Pick up the dbdeploy tutorial below at the point where it stops, and keep explaining what the example does behind the scenes.

**Page excerpt:**
╔══

OK, so let us see how we can use dbdeploy in a working example. Ensure that you have a working copy of Ant in your path and then navigate back to the toplevel db directory. First we will need to start up the HSQLDB database, which you can do using the following target:
Then to initialise the database you can simply execute the following bootstrap command:
which will produce output similar to the following:
Buildfile: build.xml
dbdeploy.bootstrap:
[sql] Executing resource: C:\temp\happybank\db\sql\createSchemaVersionTable.hsql.sql
[sql] 2 of 2 SQL statements executed successfully
dbdeploy.gen:
[dbdeploy] dbdeploy 3.0M1
[dbdeploy] Reading change scripts from directory C:\Temp\happybank\db\sql\deltas...
[dbdeploy] Changes currently applied to database:
[dbdeploy] (none)
[dbdeploy] Scripts available:
[dbdeploy] 1..6
[dbdeploy] To be applied:
[dbdeploy] 1..6
[dbdeploy] Generating undo scripts...
dbdeploy.update:
[sql] Executing resource: C:\Temp\happybank\db\build\all-deltas.sql
[sql] 22 of 22 SQL statements executed successfully
db.reset:
[sql] Executing resource: C:\Temp\happybank\db\sql\testdata\empty-all-tables.sql
[sql] Executing resource: C:\Temp\happybank\db\sql\testdata\customers.sql
[sql] Executing resource: C:\Temp\happybank\db\sql\testdata\accounts.sql
[sql] Executing resource: C:\Temp\happybank\db\sql\testdata\custaccts.sql
[sql] Executing resource: C:\Temp\happybank\db\sql\testdata\transactions.sql
[sql] 39 of 39 SQL statements executed successfully
bootstrap:
BUILD SUCCESSFUL
Total time: 3 seconds
Once this is complete you will then have a populated initial database.
There are a number of things going on behind the scenes in this example, so let's break them down so you understand what is going on.
Creation of a properties file
A single Ant properties file is used throughout the example to hold database and dbdeploy configuration parameters. The relevant properties are included below:
# hsqldb properties name.db = HappyBankDB name.dbms = hsql name.db.driver = org.hsqldb.jdbcDriver name.db.connection = jdbc:hsqldb:hsql://localhost/xdb name.db.user = sa name.db.password = # dbdeploy properties name.dbdeploy.schema = createSchemaVersionTable.hsql.sql
If you were using a different database provider, you would change these parameters accordingly. To make use of these properties you would include them in your build script via the usual Ant <property> task as follows:
These properties will then be used throughout the Ant tasks in the remainder of the build script.

╚══

**Information shown:**
╔══

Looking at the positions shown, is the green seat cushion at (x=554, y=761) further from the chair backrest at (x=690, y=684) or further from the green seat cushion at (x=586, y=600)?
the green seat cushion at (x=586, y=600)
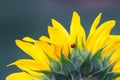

╚══

**Output for this exercise:**
Install the dbdeploy changelog script
As I discussed earlier, before you can use dbdeploy you need to create the changelog table, the following Ant target will simply execute the SQL script specified by the property ${name.dbdeploy.schema}:
<!-- target to bootstrap a initialize a managed database -->
<target name="dbdeploy.init" depends="-ivy.init"
description="initialize a dbdeploy managed database">
<sql driver="${name.db.driver}"
url="${name.db.connection}"
userid="${name.db.user}"
password="${name.db.password}"
src="${dir.sql}/${name.dbdeploy.schema}"
onerror="continue">
<classpath>
<path refid="ivy.internal.classpath" />
</classpath>
</sql>
</target>
Note in this example you will see reference to a target called -ivy.init and a Classpath called ivy.internal.classpath. This is because I am using Apache Ivy to manage the download of library dependencies (including the dbdeploy jar file). This will be transparent to you for the purposes of running through this exercise, but please refer to this article if you want to know more about how Apache Ivy is used for the HappyBank reference application.
Create the update script
Once the database has been setup, the following dbdeploy.gen Ant target can then be used to examine the delta scripts and the database instance change level, and created the composite SQL scripts to be applied:
<!-- run dbdeploy to generate database update script -->
<target name="dbdeploy.gen" depends="-ivy.init"
description="generate database update script">
<taskdef name="dbdeploy" classname="com.dbdeploy.AntTarget">
<classpath>
<path refid="ivy.internal.classpath" />
</classpath>
</taskdef>
<dbdeploy driver="${name.db.driver}"
url="${name.db.connection}"
userid="${name.db.user}"
password="${name.db.password}"
dir="${dir.sql}\deltas"
outputfile="${dir.build}\all-deltas.sql"
dbms="${name.dbms}"
lastChangeToApply="9"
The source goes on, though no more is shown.